Back to Journal Cover Page
Volume 6, Number 2
Submitted: September 8, 2000
Resubmitted: January 22, 2001
Accepted: January 23, 2001
Publication date: January 26, 2001
United States Military Academy at West Point
Unlike most research on reinforcement schedules, which has utilized animal subjects, this study utilized human subjects. When human subjects have been used in the past, the subjects have not usually received accurate knowledge of their prior performance. Moreover, with animals, it is probably impossible both to convey information about prior results to them and determine their awareness of it. In contrast, this operant experiment measured response times in human subjects after the subjects were accurately informed of their prior performance. Sixteen college students in an experimental psychology class were tested for reaction time in groups under different reinforcement schedules (control, 0.5, and 0.1). The six control group subjects received no knowledge of their results; the five 0.5 group subjects received knowledge of results and were reinforced when their reaction time was quicker than the median time of their previous 40 trials; and the 0.1 group (of five subjects) received knowledge of results and were reinforced when their reaction time was in the top 10% of their previous 40 trials. It was found that the relationship between reaction time and knowledge of results and reinforcement was equivocal. However, the slow reaction time of possibly one subject in the 0.5 group probably resulted in inordinately slow average reaction times that distorted the results. There remains support for the contention that reinforcement schedules improve reaction times in humans and that successive approximation remains useful.
Since Thorndike (1898), the idea of learning through reinforcement has gathered great impetus and achieved much success. However, Thorndike's learning model was considered incomplete because he manipulated and changed only behaviors that had a non-zero probability of occurring. Skinner (1938) also recognized the possibility of changing behaviors that had an initial non-zero probability of occurring. However, Skinner went further and used shaping to produce new (zero probability) behavior. His concept of shaping, or successive approximation, involved reinforcing behaviors that were successively closer to a targeted response. Behavior could be selected or extinguished by using current configurations of reinforcement contingenices in the manner in which species adapt to environmental conditions. Skinner believed that behavior could be shaped until the subject had reached her or his biological potential. Accordingly, to measure the ability of humans to adapt to different reinforcements, this study was conducted to determine humans ability to differentiate among responses and to determine the effect that reinforcement schedules have on the reaction times of humans (see, generally, Galbicka, 1988; Galbicka, 1994).
Allman and Platt (1973) sought to refine Skinner's technique of successive approximation. They suggested that the important variable in shaping was not the degree of contact with reinforcement, but rather the usually confounded variable of selectiveness of reinforcement. Thus, Platt (1974) concluded that, to control contact and selectiveness of reinforcement in response shaping, a researcher must be able to "order" a set of behaviors with respect to response generalization. Platt based his notion on Thorndike's simple concept of contact, that is, the sense that a larger proportion of behavioral events are drawn from the reinforced class (although additional work focuses on independent variables rather than "contact;" Galbicka, 1988 & 1999).
Accordingly, Platt introduced "selectiveness." Platt defined measurable behaviors by determining what proportion of measurable behaviors emitted by a subject fell within the range of reinforced values on a pre-determined shaping dimension. Thus, any criteria that reinforce all behavioral events near the targeted behavior will represent the same degree of selectiveness. Criteria that reinforce all behavioral events, within a specific range of values, and which contain a larger proportion of current measurable behaviors, will represent both less selectiveness and a different degree of contact. Consequently, Platt developed a percentile reinforcement schedule that would adequately introduce selectiveness and control contact.

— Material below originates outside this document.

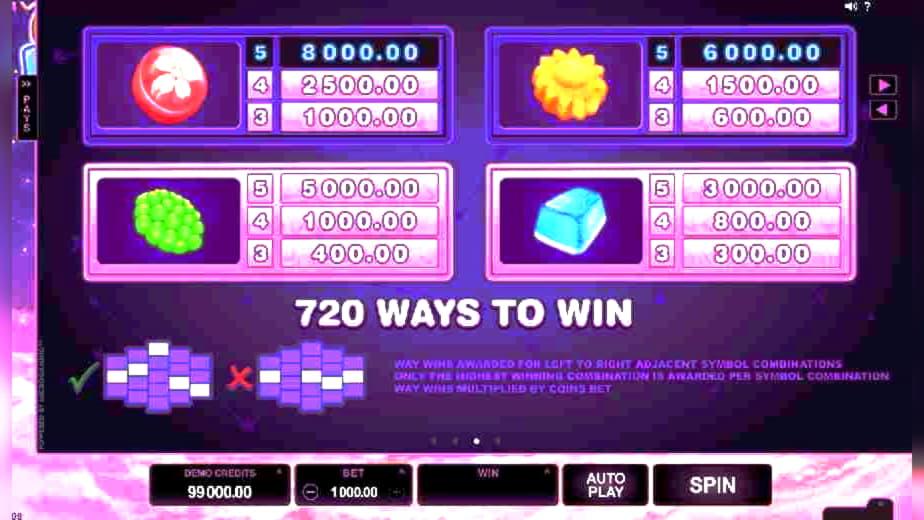 casinobrangofreespins högvals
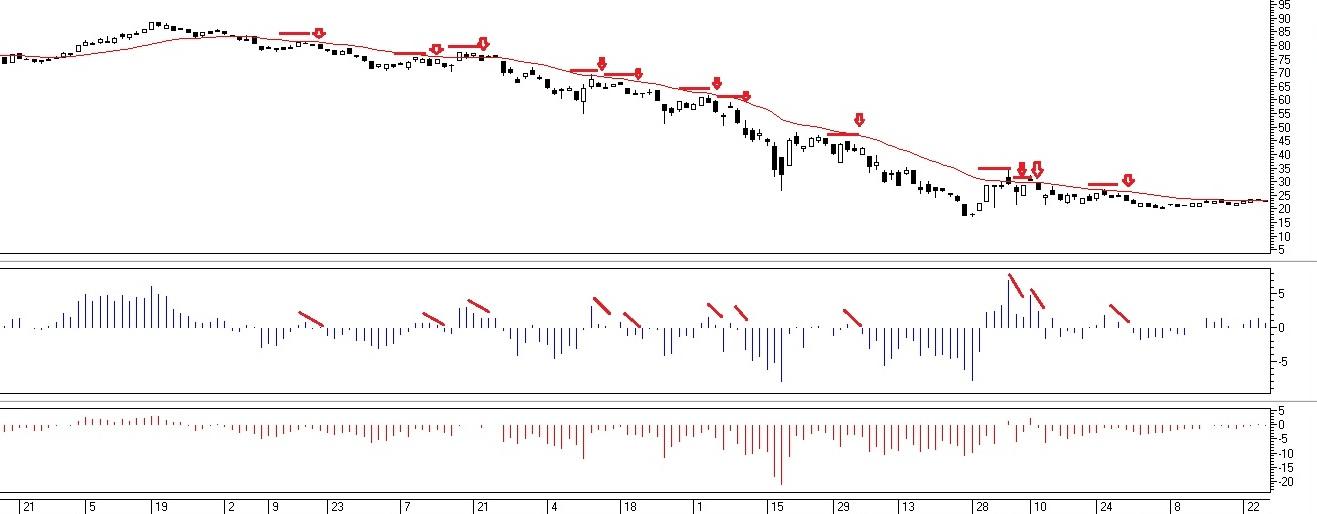 Рис. 2. Сигналы на продажу индикатора Bulls Power при наличии нисходящего тренда по ЕМА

In analyzing the effects of the frequency of reinforcements, researchers have often suggested that variable or intermittent reinforcement schedules are most effective in shaping human behavior (Barnes & Keenan, 1994; Hantula, 1992; and Whitehall & McDonald, 1993) (see generally Goltz, 1992). Platt (1974) believed that by utilizing percentile reinforcement schedules a researcher could analyze variables that had been accepted as facilitating behavioral change, but had remained confusing. Reinforcement must be defined in terms of an organism's current behavior so as to control particular relationships between behavior and reinforcement criteria. Platt determined that, to achieve a maximum behavioral effect, researchers must control the proportion of measurable behavioral events by setting a specific value within the range of reinforcement values on the shaping dimension. Essentially, reinforcement and knowledge of results (after either a correct or incorrect response) can facilitate behavioral change. The present study tried to determine what reinforcement schedule would provide maximum change.
Although much research has been done on reaction time (RT), there has been less research on the effect that knowledge of results (KR) has on behavior, especially with regard to humans. Bower and Ongley (1975) have indicated that reaction time was shorter with knowledge of results than with no knowledge of results. Rychto (1973) also found that reaction time improved when subjects had full knowledge of their performance and when they received an evaluation from the experimenter. While the subjects in this study may not have acquired full knowledge of their prior performance, the subjects current performance was based on a general, if not specific and full, knowledge of the connections between prior and current reaction times, and not just on prior performance itself. Therefore, the construction of this experiment raises but does not answer the question of whether full and less than full knowledge of results can serve as equivalent reinforcers.
This experiment utilizes human subjects, while most of the research on reinforcement schedules has utilized animals, usually rats and pigeons. In rats, a greater frequency of food delivery increases their responses (Lydersen, 1993), and their response rates peak approximately twenty minutes after the beginning of a session, regardless of the length of a session (McSweeney, 1992). Armus (1988) found that reaction times of rats can be shortened to less than 1 second, especially when a fixed rate reinforcement schedule is used, when the rats are required to exhibit increasingly higher response effort. Like Armus (1988), Elsmore and McBride (1994), in an eight-arm radial maze study, achieved similar results with both fixed internal and random internal schedules of reinforcement. But Huang, Krukar, and Miles (1992) found that rats respond more frequently after receiving continuous reinforcement as opposed to partial reinforcement. Yet optimality theory suggests that periodic responding is more effective in shaping behavior than random responding (Broadbent, 1994).
However, there is little research on how percentile reinforcement schedules, combined with knowledge of results, affect reaction times in humans, and there is little research on humans and percentile schedules at all. Although research may involve humans, it does not involve reaction times. [See Cohen & Blair, (1998).] In one experiment involving human subjects, Hantula and Crowell (1994) found that only subjects who experienced irregular-partial (compared with subjects receiving intermittent and continuous reinforcement) results from a stock investment continued investing in a failed stock, although the issue of accuracy was not material to this study. In contrast, in the present study, the human subjects were informed correctly about their prior performance. Researchers (Neef, Mace, & Shade, 1993) have provided human subjects with access to their performance, but their research focused on only two subjects, both of whom were seriously emotionally disturbed, and their results were highly variable.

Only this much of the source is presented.